When I saw the thread title, I thought they'd be papercrafts. =P That's pretty neat, though.


----------



## ianini (Aug 1, 2010)

Gengar FTW!!


----------



## Brax13 (Aug 1, 2010)

Oh the nostalgia... I'm about to find my Pokémon: Blue Version again XD


----------



## CharlieCooper (Aug 1, 2010)

Meep said:


> When I saw the thread title, I thought they'd be papercrafts. =P That's pretty neat, though.



The guy I made this for has done all of the Pokémon papercrafts


----------



## Anthony (Aug 1, 2010)

omgomgomg. I would <3 Charlie even more (is that possible?) if David could get an Arcanine. :3


----------



## Diniz (Aug 1, 2010)

Meep said:


> When I saw the thread title, I thought they'd be papercrafts. =P That's pretty neat, though.

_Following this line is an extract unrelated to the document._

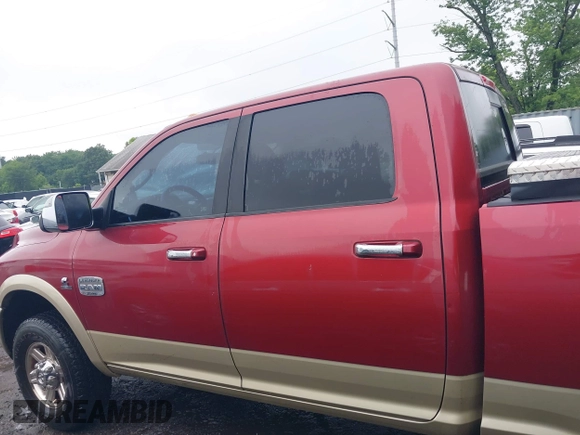 2011 Ram 2500 Big Horn with VIN 3D7UT2CL8BG583237, listed as a IAAI auction lot 42590459 with 187,325 mi miles and . Bid and sale history available at DreamBid. Image 14.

When i saw the thread title i thought about starcraft =P


----------



## Dene (Aug 1, 2010)

Epic.


----------



## CharlieCooper (Aug 1, 2010)

Anthony said:


> omgomgomg. I would <3 Charlie even more (is that possible?) if David could get an Arcanine. :3



Hmm... Getting the right colours could prove difficult, but the design wouldn't be too hard.


----------



## Samania (Aug 2, 2010)

Woah is that made out of those beads that you put on a pegboard and iron it? It kinda looks like it. That is really neat I have to try it one time


----------



## Swordsman Kirby (Aug 2, 2010)

It's PURPLE!


----------



## IamWEB (Aug 2, 2010)

Ho-Oh gogogo!


----------



## joey (Aug 2, 2010)

Do one of my face?


----------